Materials and methods: This is a descriptive and cross-sectional research. Data were obtained between December 2013 and
May 2014 from a total of 500 female university students who have romantic relationships, and agreed to participate in the study
by a self-reporting method. For data collection, a questionnaire form which evaluates social-demographic characteristics of
participants along with their exposure to violence was used. The study also utilized Beck Hopelessness and Beck Anxiety Scale. For
data analysis; number, percentage, mean, standard deviation and Mann-Whitney U test were used. All local, ethical permissions
were obtained prior to research.
Results: The mean age of female students participated in the study was 21.05±1.81 while mean age of their partners was
22.99±2.91. 88% of female students had been subjected to emotional violence, 22.2% of them had been subjected to verbal
abuse, 21.4% of them had been economically abused, 16.4% of them had been subjected to physical violence, and 7.2% of them
had been subjected to sexual violence by their partners.
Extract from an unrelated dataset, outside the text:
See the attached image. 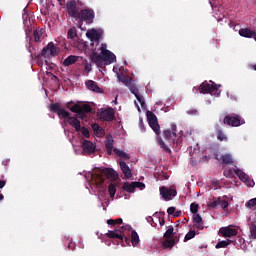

While there was a statistically significant correlation between anxiety
levels of students and them being subjected to emotional, verbal, sexual, and economical abuse/violence (p<0.05), there was
also a statistically significant correlation between hopelessness levels of students and them being subjected to verbal, physical,
sexual and economical abuse/violence (p<0.05).
Conclusions: All types of violence against women students were observed to be quite common, and this caused the anxiety levels
of students to increase. Despite the violence, hopelessness/despair of students seemed low. This suggests that violence may not
have too much influence regarding hopelessness/despair levels of young, single individuals.